Nul besoin d’être un grand connaisseur de la « ville éternelle » pour goûter toute la saveur de ce texte au ton irrévérencieux et humoristique et se régaler de la vision très personnelle portée sur les œuvres picturales et sculpturales, plus charnelles que formelles !
Matthieu Stelvio
Les reliefs éphémères
156 pages, 9,95 €, BoD
En 2020, j’avais déjà placé Matthieu Stelvio et Les immensités secrètes (156 pages, 8,95 €, Books on Demand) dans mon Top 5, conquis que j’avais été par la qualité du texte et la poésie qui s’en dégageait. Dans ce nouvel ouvrage, le troisième consacré au voyage à vélo, Matthieu délaisse les grandes étendues de Scandinavie et s’en va en « voyage au-delà des neiges andalouses », en route vers Gibraltar. Lui qui pensait autrefois que se projeter dans l’avenir l’empêcherait de profiter de l’instant est maintenant plus serein, plus confiant envers les autres et lui-même et peut jouir de la lenteur et de la douceur qu’offre la bicyclette, hors des modes et de la folie humaine.
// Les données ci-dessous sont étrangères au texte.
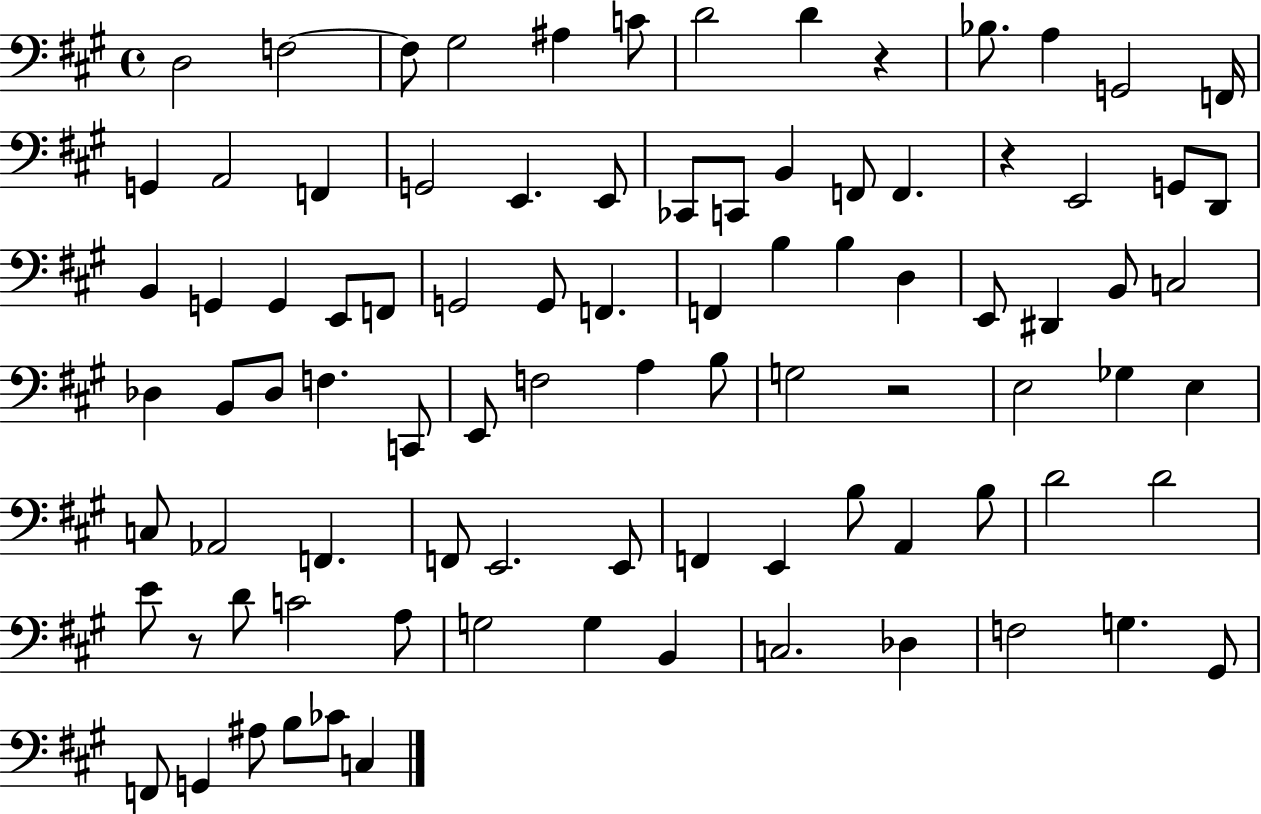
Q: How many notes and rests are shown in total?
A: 90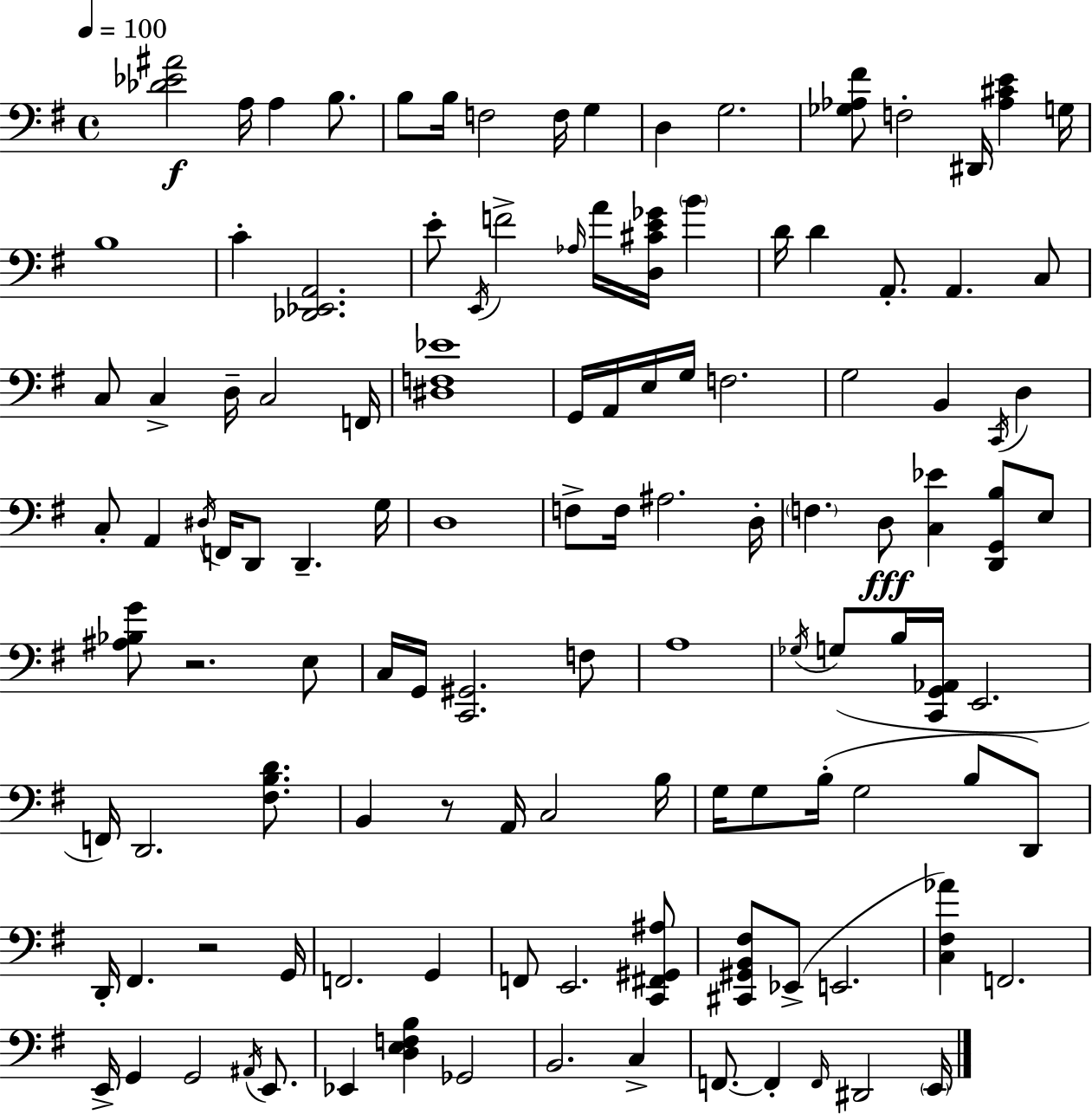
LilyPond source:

{
  \clef bass
  \time 4/4
  \defaultTimeSignature
  \key e \minor
  \tempo 4 = 100
  \repeat volta 2 { <des' ees' ais'>2\f a16 a4 b8. | b8 b16 f2 f16 g4 | d4 g2. | <ges aes fis'>8 f2-. dis,16 <aes cis' e'>4 g16 | \break b1 | c'4-. <des, ees, a,>2. | e'8-. \acciaccatura { e,16 } f'2-> \grace { aes16 } a'16 <d cis' e' ges'>16 \parenthesize b'4 | d'16 d'4 a,8.-. a,4. | \break c8 c8 c4-> d16-- c2 | f,16 <dis f ees'>1 | g,16 a,16 e16 g16 f2. | g2 b,4 \acciaccatura { c,16 } d4 | \break c8-. a,4 \acciaccatura { dis16 } f,16 d,8 d,4.-- | g16 d1 | f8-> f16 ais2. | d16-. \parenthesize f4. d8\fff <c ees'>4 | \break <d, g, b>8 e8 <ais bes g'>8 r2. | e8 c16 g,16 <c, gis,>2. | f8 a1 | \acciaccatura { ges16 } g8( b16 <c, g, aes,>16 e,2. | \break f,16) d,2. | <fis b d'>8. b,4 r8 a,16 c2 | b16 g16 g8 b16-.( g2 | b8 d,8) d,16-. fis,4. r2 | \break g,16 f,2. | g,4 f,8 e,2. | <c, fis, gis, ais>8 <cis, gis, b, fis>8 ees,8->( e,2. | <c fis aes'>4) f,2. | \break e,16-> g,4 g,2 | \acciaccatura { ais,16 } e,8. ees,4 <d e f b>4 ges,2 | b,2. | c4-> f,8.~~ f,4-. \grace { f,16 } dis,2 | \break \parenthesize e,16 } \bar "|."
}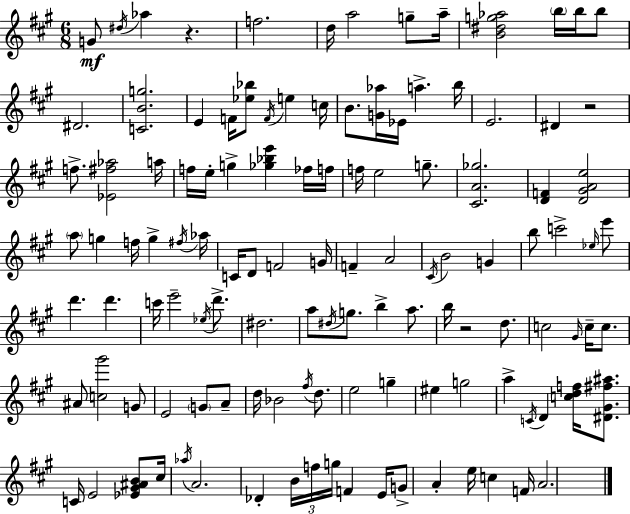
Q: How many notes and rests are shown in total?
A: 119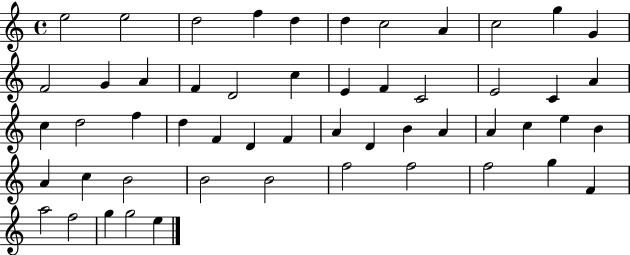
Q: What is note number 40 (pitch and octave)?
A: C5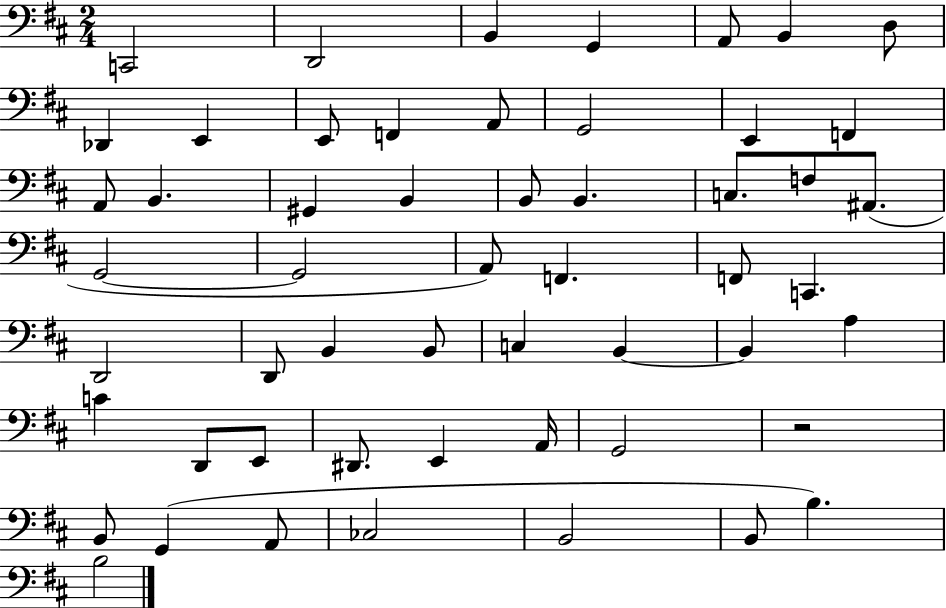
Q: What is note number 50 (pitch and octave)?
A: B2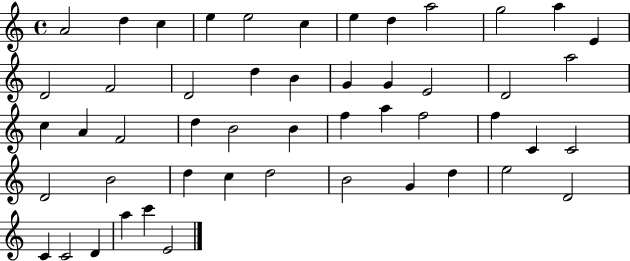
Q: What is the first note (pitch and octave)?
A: A4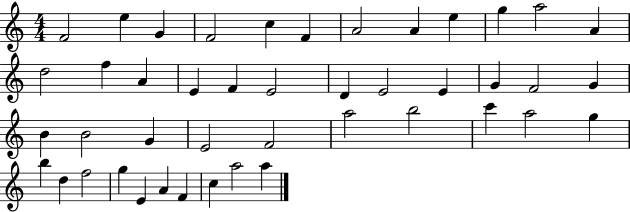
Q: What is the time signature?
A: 4/4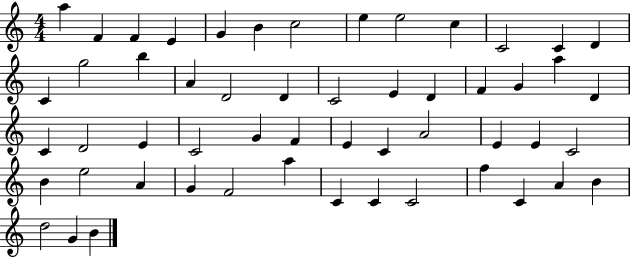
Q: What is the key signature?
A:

Hymne d’amour à l’Auvergne, déception de la Costa Brava, ascension du pico de Veleta et surtout sa descente épique par un sentier, rien ne manque pour rendre la lecture palpitante jusqu’au pays des cigognes. Et, pour l’auteur, se rendre compte que la béatitude tant recherchée n’est nulle part et qu’il est peut-être mieux de « poursuivre des sommets inatteignables », de « tracer un chemin […] , écrire une histoire et rêver de la suivante ».
Tazab
Les Pyrénées de Victor Hugo
128 pages, 25,90 €, Elytis
« Victor a mal aux fesses ». Voici bien un incipit qui mériterait de figurer dans toute anthologie du genre et nous fait entrer clairement dans l’univers très imaginatif de Tazab. Victor, c’est Victor Hugo, la cause de son mal postérieur n’est pas le vélo mais la banquette mal rembourrée de la malle-poste qui le conduit, en 1843, en compagnie de Juliette Drouet son amante, vers Biarritz, pour une traversée des Pyrénées qui le mènera jusqu’à Cauterets.
Cent soixante-dix-neuf ans plus tard, Tazab se lance dans une « épopée cyclo-romantique » sur les traces du grand écrivain, allant jusqu’à prolonger l’aventure jusque sur les bords de la Méditerranée. Pour raconter ce périple, le médecin auvergnat va utiliser tous les styles à sa disposition, qu’ils soient littéraires ou graphiques. Il n’hésite pas à prendre Victor sur son porte-bagages, il lui envoie des cartes postales et s’appuie sur le texte de ses impressions de voyage et du journal de Juliette rédigé sur le vif (regroupé dans Voyage aux Pyrénées, édition de 2014, Cairn) pour faire vivre le sien, l’illustrant de très belle manière avec humour et dérision.
Déjà présenté dans Le Randonneur n° 84, cet ouvrage pas comme les autres est un digne successeur de Dordogne, de la source à l’océan, chroniqué lui aussi dans les pages « Bibliothèque » du Randonneur n° 77.